Отдаленные последствия. «Грех», «Француз» и шестидесятники - страница 14
Изначальная открытость героя миру и жизни, которая доминирует в первом разговоре Рублева с Феофаном Греком («…вдруг с чьим-то взглядом в толпе встретишься с человеческим – и словно причастился»), вполне соответствовала настрою 1960-х. Если бы не слово «причастился», эту фразу Рублева хоть в фильм «Я шагаю по Москве» (1964) помещай:
Однако гораздо важнее первого разговора с Феофаном Греком самый драматичный для героя картины второй разговор с великим иконописцем, который является Рублеву уже после смерти. Такая модель потустороннего общения, по существу, тоже была принята именно шестидесятниками как своеобразный критерий истинности. Вспомним «Заставу Ильича» Марлена Хуциева. Можно, наверное, вспомнить и оттепельную картину Григория Козинцева «Гамлет» (1964), где только тень Гамлета-отца знает правду.
«АНДРЕЙ РУБЛЕВ»
Режиссер Андрей Тарковский
1966
Именно после разговора с покойным мастером-иконописцем Рублев совершал весьма не характерный для шестидесятников выбор, окончательно и бесповоротно оформленный в действие, в поступок: не в пользу «низких истин» жизни, которые выбирает антипод Рублева, тщеславный монах-расстрига Кирилл (Иван Лапиков), а в пользу самопознания и обретения себя в посте, в молитве и глубочайшей аскезе (обет молчания)[28].

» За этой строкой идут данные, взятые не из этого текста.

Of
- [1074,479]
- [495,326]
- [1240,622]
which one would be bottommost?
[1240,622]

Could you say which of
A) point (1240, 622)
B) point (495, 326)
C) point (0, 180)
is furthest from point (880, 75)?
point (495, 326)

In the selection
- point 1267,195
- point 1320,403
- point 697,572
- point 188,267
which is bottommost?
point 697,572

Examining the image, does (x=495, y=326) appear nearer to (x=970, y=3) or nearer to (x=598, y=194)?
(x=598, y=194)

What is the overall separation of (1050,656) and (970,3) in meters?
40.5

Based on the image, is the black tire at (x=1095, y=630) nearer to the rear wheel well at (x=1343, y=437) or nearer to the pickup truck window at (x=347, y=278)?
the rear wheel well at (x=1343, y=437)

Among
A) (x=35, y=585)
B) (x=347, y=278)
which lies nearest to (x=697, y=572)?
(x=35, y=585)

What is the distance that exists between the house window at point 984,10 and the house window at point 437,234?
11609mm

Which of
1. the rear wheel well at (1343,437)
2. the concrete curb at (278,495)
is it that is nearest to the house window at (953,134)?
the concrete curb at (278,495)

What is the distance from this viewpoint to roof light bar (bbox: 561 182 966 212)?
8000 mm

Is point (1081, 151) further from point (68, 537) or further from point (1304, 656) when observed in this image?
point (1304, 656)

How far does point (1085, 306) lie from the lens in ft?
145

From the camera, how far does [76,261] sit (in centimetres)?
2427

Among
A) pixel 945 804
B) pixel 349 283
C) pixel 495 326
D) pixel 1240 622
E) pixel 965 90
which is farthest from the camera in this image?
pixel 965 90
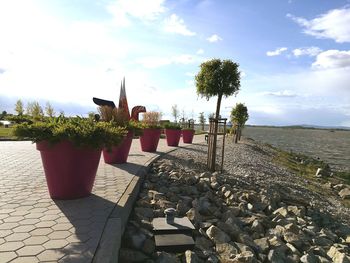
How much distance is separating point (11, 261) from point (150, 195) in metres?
3.58

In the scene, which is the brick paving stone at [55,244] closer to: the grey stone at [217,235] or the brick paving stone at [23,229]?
the brick paving stone at [23,229]

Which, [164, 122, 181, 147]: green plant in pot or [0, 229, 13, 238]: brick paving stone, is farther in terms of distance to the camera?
[164, 122, 181, 147]: green plant in pot

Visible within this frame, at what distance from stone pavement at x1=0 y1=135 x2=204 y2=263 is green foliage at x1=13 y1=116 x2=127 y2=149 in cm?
97

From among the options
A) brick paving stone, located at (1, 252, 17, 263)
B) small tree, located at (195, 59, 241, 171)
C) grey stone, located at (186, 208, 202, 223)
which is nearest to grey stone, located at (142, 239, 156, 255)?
grey stone, located at (186, 208, 202, 223)

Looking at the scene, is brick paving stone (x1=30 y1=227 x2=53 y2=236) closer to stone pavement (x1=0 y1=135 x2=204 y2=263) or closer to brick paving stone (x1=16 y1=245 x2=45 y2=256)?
stone pavement (x1=0 y1=135 x2=204 y2=263)

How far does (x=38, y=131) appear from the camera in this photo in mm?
5242

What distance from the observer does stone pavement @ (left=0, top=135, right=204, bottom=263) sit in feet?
11.6

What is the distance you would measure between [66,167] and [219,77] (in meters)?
6.98

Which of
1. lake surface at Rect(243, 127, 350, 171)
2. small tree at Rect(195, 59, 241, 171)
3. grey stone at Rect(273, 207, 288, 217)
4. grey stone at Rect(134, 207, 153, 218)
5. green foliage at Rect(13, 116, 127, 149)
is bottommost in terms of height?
lake surface at Rect(243, 127, 350, 171)

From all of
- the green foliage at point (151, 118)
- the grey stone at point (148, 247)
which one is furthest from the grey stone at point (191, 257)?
the green foliage at point (151, 118)

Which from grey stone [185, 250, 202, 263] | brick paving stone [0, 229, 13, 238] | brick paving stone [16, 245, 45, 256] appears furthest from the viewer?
grey stone [185, 250, 202, 263]

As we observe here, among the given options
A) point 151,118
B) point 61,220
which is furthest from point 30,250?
point 151,118

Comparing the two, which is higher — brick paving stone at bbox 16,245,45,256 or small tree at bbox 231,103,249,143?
small tree at bbox 231,103,249,143

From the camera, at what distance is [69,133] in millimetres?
5262
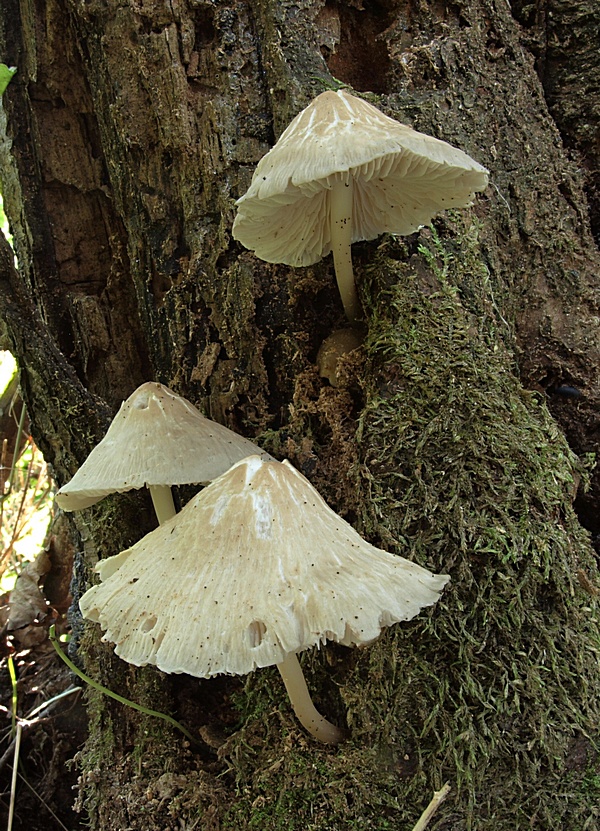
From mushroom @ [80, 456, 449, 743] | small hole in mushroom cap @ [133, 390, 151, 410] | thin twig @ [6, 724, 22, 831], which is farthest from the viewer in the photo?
thin twig @ [6, 724, 22, 831]

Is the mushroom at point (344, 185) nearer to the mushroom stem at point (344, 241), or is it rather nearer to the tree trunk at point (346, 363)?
the mushroom stem at point (344, 241)

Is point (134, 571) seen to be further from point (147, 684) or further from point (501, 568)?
point (501, 568)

После «Рублева» Кончаловский настойчиво погружался в конкретику жизни, он «писал действие» и снимал действие – особенно в свой американский период, наперекор «листочкам-лепесточкам». Тарковский же вместе со своими героями – от «Соляриса» до «Жертвоприношения» – пытался как мог удерживать в поле зрения именно выбор Рублева, его мучительную попытку обрести себя по вертикали, что, собственно, и делает Тарковского (в отличие от Кончаловского) фигурой не совсем поколенческой, во многом несвоевременной, стоящей среди сверстников особняком – при всех известных человеческих и авторских колебаниях Тарковского («…человек сложный, запутавшийся», – сказал о нем владыка Антоний Сурожский после их приватного разговора[29]).

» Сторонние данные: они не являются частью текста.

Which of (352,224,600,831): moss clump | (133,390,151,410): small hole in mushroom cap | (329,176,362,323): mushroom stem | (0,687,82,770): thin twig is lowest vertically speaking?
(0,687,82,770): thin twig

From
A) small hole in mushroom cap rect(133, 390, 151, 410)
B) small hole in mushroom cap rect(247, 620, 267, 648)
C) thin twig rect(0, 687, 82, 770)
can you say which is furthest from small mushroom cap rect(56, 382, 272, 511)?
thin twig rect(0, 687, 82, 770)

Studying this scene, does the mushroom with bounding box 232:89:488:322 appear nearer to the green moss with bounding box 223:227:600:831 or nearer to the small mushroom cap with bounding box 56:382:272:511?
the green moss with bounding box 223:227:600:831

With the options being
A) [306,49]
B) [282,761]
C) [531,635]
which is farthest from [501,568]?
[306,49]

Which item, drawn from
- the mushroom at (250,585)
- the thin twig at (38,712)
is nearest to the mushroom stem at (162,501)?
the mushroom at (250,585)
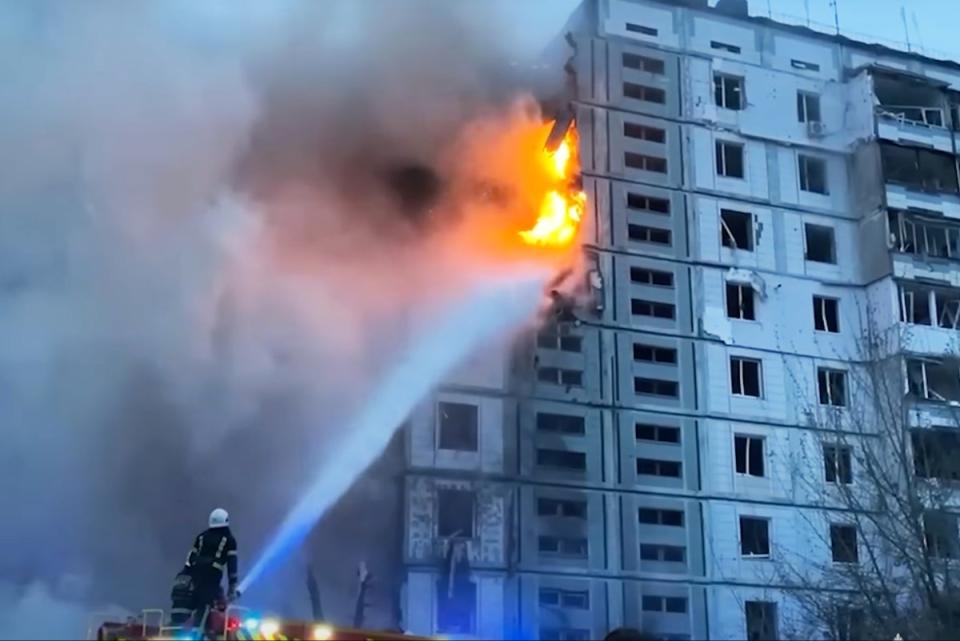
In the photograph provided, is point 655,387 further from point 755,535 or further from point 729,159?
point 729,159

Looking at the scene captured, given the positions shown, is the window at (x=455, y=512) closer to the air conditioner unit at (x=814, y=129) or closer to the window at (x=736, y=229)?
the window at (x=736, y=229)

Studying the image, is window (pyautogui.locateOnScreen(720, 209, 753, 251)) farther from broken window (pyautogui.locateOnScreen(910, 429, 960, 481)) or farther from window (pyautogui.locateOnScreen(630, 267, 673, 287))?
broken window (pyautogui.locateOnScreen(910, 429, 960, 481))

Особое место в кинонаследии шестидесятников занимает фильм Ларисы Шепитько «Восхождение» (1977), в котором была сделана исступленная попытка передать именно духовное напряжение, поиск себя внутри себя приговоренным фашистами к смерти партизаном Сотниковым: «…Сотников меня зовут, Борис Андреевич, у меня есть отец, мать, Родина!» Однако восхождение героя к себе было у Шепитько еще очень плотно увязано с социальной, большевистской героикой, не позволявшей бескомпромиссно подчинить замысел сугубо экзистенциальной проблематике.
Колокол
Теперь уже трудно разграничить и пропорционально распределить между Тарковским и Кончаловским доли творческого участия, которые принадлежат каждому из них в сценарной разработке последней новеллы «Андрея Рублева» – «Колокол». И все же, с одной стороны, сюжет о Монстре (только ленивый не сравнил его с колоколом), а с другой – итоговый для Тарковского образ сухого дерева, которое поливают отец и сын в фильме «Жертвоприношение», дают представление о самостоятельной эволюции бывших соавторов. А значит, ретроспективно можно вообразить и некий расклад авторских интересов в новелле «Колокол» между двумя очень разными художниками.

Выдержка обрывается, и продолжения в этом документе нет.